* **Tugas yang Diminta**
1 > Apakah tiap pernyataan berikut sesuai dengan petikan tentang makna kata ‘ajin di bawah? Jawab ya atau tidak untuk masing-masing, disertai kata-kata penentu dari petikan yang dikutip persis. (a) Kitab Al-Muhkam fi al-Lughah disebut berukuran kecil. (b) Al-Maghribi disebut sebagai seorang ulama buta. (c) Keserupaan orang tua dengan orang yang menguleni adonan terletak pada cara menggenggam jari-jarinya.
2 > Tulis ulang secara persis bagian petikan tentang makna kata ‘ajin di bawah yang dibuka dengan kata-kata yang memuat "Jika penyebutan orang" dan ditutup dengan "cara menggenggam jari-jarinya.".

* **Petikan Teks**
· · · · ·
Mereka juga mengutip syair:

فَأَصْبَحْتُ كُنْتِيَّاً وَأَصْبَحْتُ عَاجِناً … وَشَرُّ خِصَالِ الْمَرْءِ كُنْتَ وَعَاجِنٌ

“Lalu aku menjadi tua renta dan menjadi ‘aajin (orang yang bertumpu) *** dan seburuk-buruk sifat seseorang adalah tua renta dan lemah.”

Jika penyebutan orang tua dengan istilah “عَاجِنٌ” diambil dari perumpamaan orang yang menguleni adonan, maka keserupaannya hanya pada kuatnya tumpuan tangan di tanah ketika berdiri, bukan pada cara menggenggam jari-jarinya.

Adapun yang disebutkan dalam kitab *Al-Muhkam fi al-Lughah* karya Al-Maghribi (seorang ulama buta dari kalangan ulama belakangan), bahwa “عَاجِنٌ” adalah : orang yang bertumpu pada tanah dengan “جُمُعُهُ” (telapak tangannya yang digenggam), dan “جُمُعُ الْكَفِّ” -dengan mendhommahkan huruf jim- berarti menggenggam telapak tangan, sebagaimana dijsebutkan mereka, maka pendapat itu tidak dapat diterima. Sebab, Al-Maghribi ini termasuk orang yang tidak bisa dijadikan pegangan dalam hal-hal yang ia sendiri meriwayatkannya tanpa dukungan dari ulama lain, karena ia sering melakukan kesalahan dan dan banyak para ulama yang menyalahkannya. Seakan-akan kebutaan matanya juga turut mempengaruhi karyanya itu, meskipun kitabnya berukuran besar. Wallaahu ‘alam”. [Baca : Syarah Musykil Al-Wasith : 2/142-143]]

Jelasnya menurut al-Maghraby : makna al-‘Ajin adalah "Orang yang bertumpu ke tanah dengan mengepal dan mengumpulkan telapak tangannya".
· · · · ·
* **Data Tercatat**
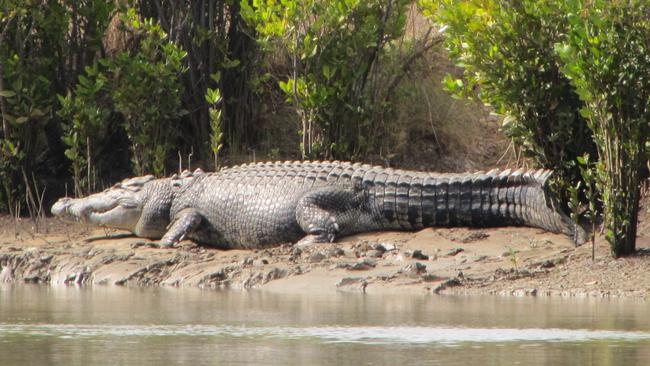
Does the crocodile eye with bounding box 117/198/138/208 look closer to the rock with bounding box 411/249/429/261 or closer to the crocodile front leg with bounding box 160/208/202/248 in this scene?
· · · · ·
* **Jawaban Tiap Tugas**
1 >
(a) Tidak: "meskipun kitabnya berukuran besar"
(b) Ya: "seorang ulama buta dari kalangan ulama belakangan"
(c) Tidak: "hanya pada kuatnya tumpuan tangan di tanah ketika berdiri, bukan pada cara menggenggam jari-jarinya"

2 >
Jika penyebutan orang tua dengan istilah “عَاجِنٌ” diambil dari perumpamaan orang yang menguleni adonan, maka keserupaannya hanya pada kuatnya tumpuan tangan di tanah ketika berdiri, bukan pada cara menggenggam jari-jarinya.